## [Short problem]
Repeat the records below verbatim, from the line containing "If you examine" through the end of the records, including both of those ends.

## [Supplied data]
——

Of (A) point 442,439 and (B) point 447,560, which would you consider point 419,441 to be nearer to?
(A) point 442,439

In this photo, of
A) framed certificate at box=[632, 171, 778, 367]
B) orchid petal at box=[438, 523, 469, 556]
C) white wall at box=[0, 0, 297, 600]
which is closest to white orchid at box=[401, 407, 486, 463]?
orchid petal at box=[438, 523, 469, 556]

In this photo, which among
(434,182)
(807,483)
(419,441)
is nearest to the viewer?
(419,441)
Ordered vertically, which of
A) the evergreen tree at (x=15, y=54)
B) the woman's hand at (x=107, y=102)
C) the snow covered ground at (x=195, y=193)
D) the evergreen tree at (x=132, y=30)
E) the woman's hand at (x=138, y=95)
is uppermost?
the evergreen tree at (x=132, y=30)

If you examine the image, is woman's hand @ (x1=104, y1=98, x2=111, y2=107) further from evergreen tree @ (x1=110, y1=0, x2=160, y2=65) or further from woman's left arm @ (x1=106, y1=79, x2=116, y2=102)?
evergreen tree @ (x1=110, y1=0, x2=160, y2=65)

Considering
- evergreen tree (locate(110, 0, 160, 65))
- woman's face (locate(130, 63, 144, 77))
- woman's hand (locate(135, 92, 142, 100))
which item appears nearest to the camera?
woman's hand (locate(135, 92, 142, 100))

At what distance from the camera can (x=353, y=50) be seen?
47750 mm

——

## [Answer to this task]
If you examine the image, is woman's hand @ (x1=104, y1=98, x2=111, y2=107) further from evergreen tree @ (x1=110, y1=0, x2=160, y2=65) or further from woman's left arm @ (x1=106, y1=79, x2=116, y2=102)?
evergreen tree @ (x1=110, y1=0, x2=160, y2=65)

Considering
- evergreen tree (locate(110, 0, 160, 65))
- woman's face (locate(130, 63, 144, 77))
- woman's hand (locate(135, 92, 142, 100))
which item appears nearest to the camera?
woman's hand (locate(135, 92, 142, 100))

At what distance from the camera can (x=353, y=50) be seen?
47750 mm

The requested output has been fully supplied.